Summarize the Fargate overview in two sentences.

- _Document extract_:
— Start —
ECS Fargate: Task Networking, vCPU/Memory Combinations, and What Serverless Actually Means Here

3 min readCloud Infrastructure

Fargate runs ECS tasks on AWS-managed infrastructure. You specify vCPU and memory, not instance types. Every task gets its own network interface. The operational simplicity has real cost tradeoffs — at scale, EC2 with Reserved Instances is significantly cheaper.

awsecsfargate

What Fargate actually does

Fargate removes the EC2 layer. You define task CPU and memory requirements, and AWS allocates the compute, manages the OS, runs the ECS agent, and handles instance lifecycle. You don't choose instance types, patch AMIs, or manage cluster capacity.

"Serverless" here means serverless infrastructure management, not serverless execution model. Fargate tasks are containers running continuously — they're not invoked per-request like Lambda. A Fargate task that runs idle for an hour costs the same as one under full load for an hour.

Fargate task isolation and the awsvpc network model

ConceptAWS ECS Fargate

Each Fargate task runs in its own microVM with dedicated CPU and memory. There's no shared kernel with other tasks. Every task gets its own Elastic Network Interface (ENI) with its own private IP in your VPC — a direct consequence of the awsvpc network mode that Fargate requires.
— End —
[Entries from a dataset]
— Start —
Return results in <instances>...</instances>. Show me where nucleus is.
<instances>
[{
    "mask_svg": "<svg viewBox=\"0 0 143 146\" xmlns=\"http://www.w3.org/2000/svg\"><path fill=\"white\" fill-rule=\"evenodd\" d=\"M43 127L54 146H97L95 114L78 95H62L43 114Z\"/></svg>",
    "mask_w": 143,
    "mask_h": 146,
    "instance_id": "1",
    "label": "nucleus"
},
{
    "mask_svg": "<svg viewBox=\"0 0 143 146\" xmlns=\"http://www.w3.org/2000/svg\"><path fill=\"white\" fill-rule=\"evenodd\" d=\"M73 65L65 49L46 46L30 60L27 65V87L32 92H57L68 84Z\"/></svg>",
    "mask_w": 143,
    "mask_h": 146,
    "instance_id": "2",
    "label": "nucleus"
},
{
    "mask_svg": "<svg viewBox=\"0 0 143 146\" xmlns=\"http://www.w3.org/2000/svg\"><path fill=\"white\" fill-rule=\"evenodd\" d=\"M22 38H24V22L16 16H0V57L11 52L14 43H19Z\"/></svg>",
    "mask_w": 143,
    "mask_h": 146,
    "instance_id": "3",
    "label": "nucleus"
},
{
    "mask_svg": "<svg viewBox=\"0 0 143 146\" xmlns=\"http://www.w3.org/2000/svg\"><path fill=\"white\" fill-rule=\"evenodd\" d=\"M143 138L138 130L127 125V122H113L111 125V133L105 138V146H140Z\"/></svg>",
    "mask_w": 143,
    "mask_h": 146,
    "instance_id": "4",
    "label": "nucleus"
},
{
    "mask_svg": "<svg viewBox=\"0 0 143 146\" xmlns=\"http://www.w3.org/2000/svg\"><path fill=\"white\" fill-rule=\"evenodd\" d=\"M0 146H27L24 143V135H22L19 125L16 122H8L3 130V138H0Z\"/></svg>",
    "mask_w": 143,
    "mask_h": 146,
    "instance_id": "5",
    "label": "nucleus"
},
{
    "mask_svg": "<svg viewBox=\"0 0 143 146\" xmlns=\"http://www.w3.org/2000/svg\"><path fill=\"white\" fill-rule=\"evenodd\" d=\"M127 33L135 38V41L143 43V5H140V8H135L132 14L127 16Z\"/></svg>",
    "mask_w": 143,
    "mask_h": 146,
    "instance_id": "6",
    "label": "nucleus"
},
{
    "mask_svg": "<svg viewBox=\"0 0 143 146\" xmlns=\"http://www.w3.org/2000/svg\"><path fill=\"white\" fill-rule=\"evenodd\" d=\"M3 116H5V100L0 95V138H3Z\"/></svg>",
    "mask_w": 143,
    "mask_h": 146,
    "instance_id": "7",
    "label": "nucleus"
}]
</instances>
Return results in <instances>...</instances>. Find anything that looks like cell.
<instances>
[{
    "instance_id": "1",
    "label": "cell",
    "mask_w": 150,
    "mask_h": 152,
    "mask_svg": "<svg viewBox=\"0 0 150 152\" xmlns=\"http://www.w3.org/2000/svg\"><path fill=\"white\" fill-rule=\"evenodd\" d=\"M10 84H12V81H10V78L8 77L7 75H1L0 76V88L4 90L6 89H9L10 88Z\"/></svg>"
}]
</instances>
— End —
- _Solution to this problem_: Fargate runs ECS tasks on AWS-managed infrastructure: you set task vCPU and memory, and AWS allocates the compute, manages the OS, runs the ECS agent and handles instance lifecycle, though the tasks are continuously running containers rather than per-request invocations like Lambda. Each task runs in its own microVM with dedicated CPU and memory and gets its own Elastic Network Interface with a private IP in your VPC, as the awsvpc network mode that Fargate requires dictates.